If you’re looking to start a business in Europe, France is definitely one of the best options. With a strong economy and skilled workforce, this country is perfect for budding entrepreneurs. Additionally, France has a variety of business-friendly regulations and generous tax breaks that will help your company thrive.
France also has a vibrant startup scene, with plenty of resources and support available from local businesses and government officials. If you’re planning on starting your business in France, be sure to attend events and networking activities organized by local organizations to get the most out of your experience.
Italy is one of the most popular places in Europe to start a business. It has a strong economy and an impressive track record of entrepreneurship. Plus, it’s known for its quality infrastructure and customer service.
Spain is another country with a rich history and culture when it comes to entrepreneurship. Its close proximity to France and Belgium makes it an ideal place to do business, while its diverse geography offers a wide range of opportunities for businesses of all sizes.

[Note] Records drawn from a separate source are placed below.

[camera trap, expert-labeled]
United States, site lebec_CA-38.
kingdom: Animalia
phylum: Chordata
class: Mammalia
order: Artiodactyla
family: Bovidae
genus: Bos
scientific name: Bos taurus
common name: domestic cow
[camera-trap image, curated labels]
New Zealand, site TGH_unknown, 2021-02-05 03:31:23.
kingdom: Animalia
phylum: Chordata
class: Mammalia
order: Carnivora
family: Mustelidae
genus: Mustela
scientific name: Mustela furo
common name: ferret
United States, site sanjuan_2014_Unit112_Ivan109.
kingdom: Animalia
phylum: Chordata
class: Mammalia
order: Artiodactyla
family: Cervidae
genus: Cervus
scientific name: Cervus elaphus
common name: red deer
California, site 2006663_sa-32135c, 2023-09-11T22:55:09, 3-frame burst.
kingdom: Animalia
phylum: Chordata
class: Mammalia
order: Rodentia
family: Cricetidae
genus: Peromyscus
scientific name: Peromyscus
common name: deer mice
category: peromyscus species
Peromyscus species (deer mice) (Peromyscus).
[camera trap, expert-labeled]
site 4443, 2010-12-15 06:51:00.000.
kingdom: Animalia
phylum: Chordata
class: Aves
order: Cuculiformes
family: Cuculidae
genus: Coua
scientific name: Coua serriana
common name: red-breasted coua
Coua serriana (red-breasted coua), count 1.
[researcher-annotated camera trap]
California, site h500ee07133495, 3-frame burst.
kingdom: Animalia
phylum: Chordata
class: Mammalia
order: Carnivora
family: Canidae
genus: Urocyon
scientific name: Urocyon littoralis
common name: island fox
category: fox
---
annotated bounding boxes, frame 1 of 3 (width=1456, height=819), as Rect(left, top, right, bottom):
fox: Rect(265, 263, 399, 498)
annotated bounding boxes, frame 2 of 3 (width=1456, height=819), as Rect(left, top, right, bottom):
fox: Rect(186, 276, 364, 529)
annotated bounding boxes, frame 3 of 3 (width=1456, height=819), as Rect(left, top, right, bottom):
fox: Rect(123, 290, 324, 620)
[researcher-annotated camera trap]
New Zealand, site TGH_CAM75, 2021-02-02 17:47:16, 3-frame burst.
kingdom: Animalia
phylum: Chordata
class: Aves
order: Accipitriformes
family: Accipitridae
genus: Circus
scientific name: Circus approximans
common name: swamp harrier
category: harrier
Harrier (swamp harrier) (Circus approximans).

How to start a business in Europe
There are many factors to consider when starting a business in Europe, but some of the most important include: market size, infrastructure, cost of living, and language barriers.
To determine which country is best for your business, you’ll want to look at each factor. A good place to start is by looking at the size of the market. Do your research to figure out how large the European market is and what percentage of it is populated by businesses. Then, use that information to help you decide where to set up shop.
If you’re looking for an easily accessible market, Germany or France are great choices because they have a large population and speak both English and one of the major European languages. However, if you’re looking for a more remote area or a specific type of customer, other countries may be better suited. For example, Norway has strong ski industry ties with Europe and has a largely Viking population that can be very advantageous when selling winter sports equipment or products related thereto.
While it’s important to consider your target audience when choosing a location for your business, don’t forget about the infrastructure needed to support it. In addition to having an active economy and adequate resources (such as broadband Internet access), countries should also have applicable tax laws and regulations, skilled workforce availability, and merchant services offered (such as banking). Additionally, be sure to research any necessary permits or licenses required before setting up shop (e.g., trademark registration or regulatory compliance).
When it comes to starting a business in Europe, there are a number of different countries that offer favorable conditions and corresponding tax rates. From the UK to Germany, these are some of the best countries in which to start your own business. With an understanding of the various tax laws governing each country and a little bit of research, you’ll be well on your way to setting up shop in one of Europe’s top economies.